Cro / Alemanha / Bad Chick / MTV Unplugged
O hip hop alemão pode se orgulhar de ter uma grande estrela. Cro marcou seu lugar ao definir sua música como raop (rap + pop). Como confirmação do seu sucesso, ele acaba de lançar um bonito MTV Unplugged, com direito a violinos e tudo mais. Sintam o clima: Bye Bye.


Kohh / Japão / iPhone 5 / 梔子 (Kuchinashi)
Kohh faz hip hop no Japão. É difícil medir o que isso quer dizer. Talvez algo como tentar inserir o pandeiro na música da Dinamarca. Ele tem conseguido algum sucesso, mas o processo é lento. A curiosa cena de hip hop japonesa, com o Kohh, você pode ver aqui.


Gwenno / País de Gales / Golau Arall / Y Dydd Olaf
Normalmente a Gwenno ficaria fora do alcance do nosso radar, por ser britânica. Mas quando ela consegue emplacar música cantada na língua galesa nas paradas de sucesso do Reino Unido, aí a coisa muda um pouco. Ouça (e veja) mais no videoclipe retrô de Chwyldro.


Oiaseaux-Tempête / França / Aslan Sütü / Ütopiya?
Originalmente um trio de post-rock, a banda agora conta com um clarinetista como quarto elemento. O navio encalhado da capa faz referência à Europa em colapso. O primeiro álbum era sobre a Grécia e esse tem os olhos voltados para o Mediterrâneo, mais especificamente a Sicília e a Turquia. “Aslan Sütü” (leite de leão) é o apelido de um licor turco mais conhecido como “raki”. Eles falam sobre o disco aqui.


Astro / Chile / Kafka / Chicos de la Luz
Mais um egresso das trilhas sonoras de jogos de futebol. Os chilenos lançam seu segundo disco, 4 anos depois, mantendo a pegada eletro-pop.

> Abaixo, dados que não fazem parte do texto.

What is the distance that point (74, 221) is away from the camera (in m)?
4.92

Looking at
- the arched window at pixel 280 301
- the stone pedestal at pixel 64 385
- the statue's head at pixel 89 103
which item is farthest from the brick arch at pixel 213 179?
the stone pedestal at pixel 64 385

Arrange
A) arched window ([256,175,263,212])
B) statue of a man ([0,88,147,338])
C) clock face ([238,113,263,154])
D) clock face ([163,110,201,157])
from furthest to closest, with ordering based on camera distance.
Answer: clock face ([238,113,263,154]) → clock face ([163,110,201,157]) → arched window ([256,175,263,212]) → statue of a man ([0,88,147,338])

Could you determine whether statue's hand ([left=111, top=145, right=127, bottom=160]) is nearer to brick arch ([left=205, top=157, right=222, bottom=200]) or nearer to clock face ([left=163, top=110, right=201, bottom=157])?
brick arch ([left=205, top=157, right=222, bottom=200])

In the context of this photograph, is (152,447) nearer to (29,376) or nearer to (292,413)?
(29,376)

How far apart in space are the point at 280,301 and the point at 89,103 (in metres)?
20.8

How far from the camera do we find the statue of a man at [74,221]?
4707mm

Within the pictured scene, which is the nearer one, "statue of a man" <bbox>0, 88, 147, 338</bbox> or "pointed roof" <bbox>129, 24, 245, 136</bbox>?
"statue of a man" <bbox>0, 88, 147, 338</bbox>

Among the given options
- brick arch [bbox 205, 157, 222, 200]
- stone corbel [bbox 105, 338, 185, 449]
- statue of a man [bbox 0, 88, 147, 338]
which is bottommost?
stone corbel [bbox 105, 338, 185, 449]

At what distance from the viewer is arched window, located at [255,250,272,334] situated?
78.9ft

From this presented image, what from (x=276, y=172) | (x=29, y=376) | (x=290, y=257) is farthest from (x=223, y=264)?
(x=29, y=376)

Parte do álbum foi gravada nos estúdios da Red Bull em São Paulo. Não temos notícia de videoclipe novo, então matamos a saudade da faixa “Panda” do FIFA 13.


Omar Souleyman / Síria / Bahdeni Nami / Bahdeni Nami
Não há no mundo mestre de cerimônia de casamento melhor que Omar Souleyman, o que, é claro, faz dele mais do que um mestre de cerimônia de casamento. Em seu recém-lançado álbum ele conta com a produção de cobras criadas da música, dentre elas Four Tet, parceiro também em seu disco anterior. Não temos turcos na playlist, mas, de novo, a Turquia entra na pauta porque o videoclipe de “Bahdeni Nami” foi gravado lá.